Широкоплечая фигура Жоры исчезла за поворотом. Бакалавр не спеша
докурил сигарету, потом, растоптав короткий окурок,
скомандовал:
— Горлохват, бери с собой пятёрку Бивня, своих, и отправляйтесь
на хазу у Матрёны, там ждите сигнала.
— Понял, — Горлохват телосложением чем-то напоминал Юргена, но
глаза у него были не оловянные, как у пахана, а жгуче-чёрные, да и
эмоционален он был не в меру, хотя, дело своё знал туго. И, если
надо было какому фраеру шейку его куриную свернуть, то лучше
Горлохвата исполнителя было не найти. Да и что греха таить, любил
он это дело.
— А я тут побуду с Фомичом и Квёлым, — продолжил Бакалавр, —
посмотрим, как Жора обернётся.
— Добро, — Горлохват поднялся и пихнул локтем сидящего рядом
жлоба, — давай, Бивень, харош рассиживаться, поднимай своих и на
выход. Жду вас на улице…
Когда Горлохват и его люди ушли, Бакалавр развернулся к двоим
оставшимся:
— Так, ребятушки, — начал он объяснять ситуацию своим ближайшим
корешам, — дело пахнет керосином. Я бы даже сказал, воняет, — он
ухмыльнулся и обвёл взглядом внимательно слушающих подельников.

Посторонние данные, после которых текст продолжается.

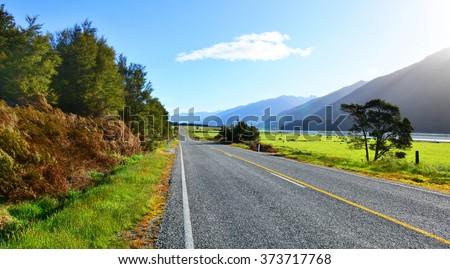 Haast Pass-Makarora Rd.South Island, New Zealand - stock photo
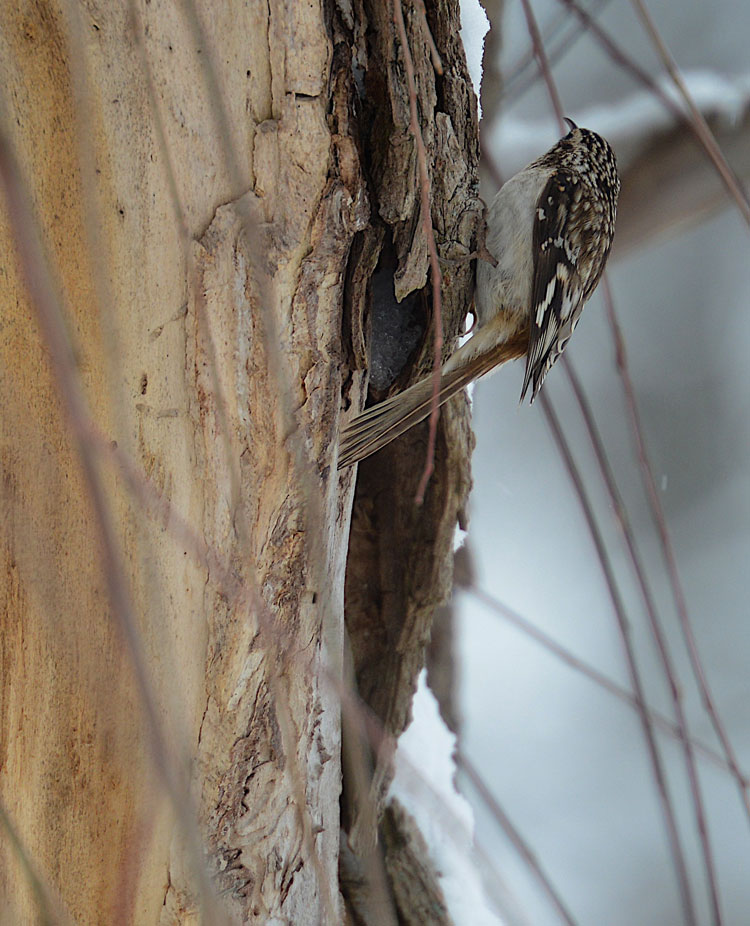 Brown Creeper (Certhia americana) using its tail as a prop.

Они работали в связке с Бакалавром уже несколько лет, и
безоговорочно доверяли ему принятие важных решений.
— К Матрёне мы с вами не поёдём, — голос его звучал ровно и
спокойно, — слишком уж много народу про эту хазу знает.
— А куда тогда подадимся? — спросил Фомич.
Нет, Фомич, это было не его отчество. Батюшку Фомича звали
Евстратием. А кликуху «Фомич» он приобрёл потому, что не
расставался никогда со своим любимым универсальным орудием, фомкой.
Фомкой он мог и пиво открыть, и самый навороченный сейф.
Само собой, для вскрытия сейфов он не только фомку использовал,
у него был волшебный чемоданчик, где хранились затейливые отмычки,
хитрая электроника и много ещё чего. Но с фомкой своей он не
расставался никогда.
— Есть у меня на примете местечко надёжное, — Бакалавр хитро
ухмыльнулся, — ни в жисть никто не догадается, где мы с вами
затихаримся. Только вы это, слушайте, что я говорю, и тогда у нас
свами всё будет тип-топ. Ферштеен?
И да, ещё одной причиной того, почему Бакалавра звали
Бакалавром, была его страсть ввернуть в разговор, как бы между
делом, какое-нибудь непонятное иностранное словцо.
— Всё ясно, — ответил за себя и за Фомича Квёлый.
Квёлым прозвали его за вечно-сонный облик. Даже если он куда-то
шёл, то у окружающих создавалось впечатление, что он спит на ходу.
Крепко так спит.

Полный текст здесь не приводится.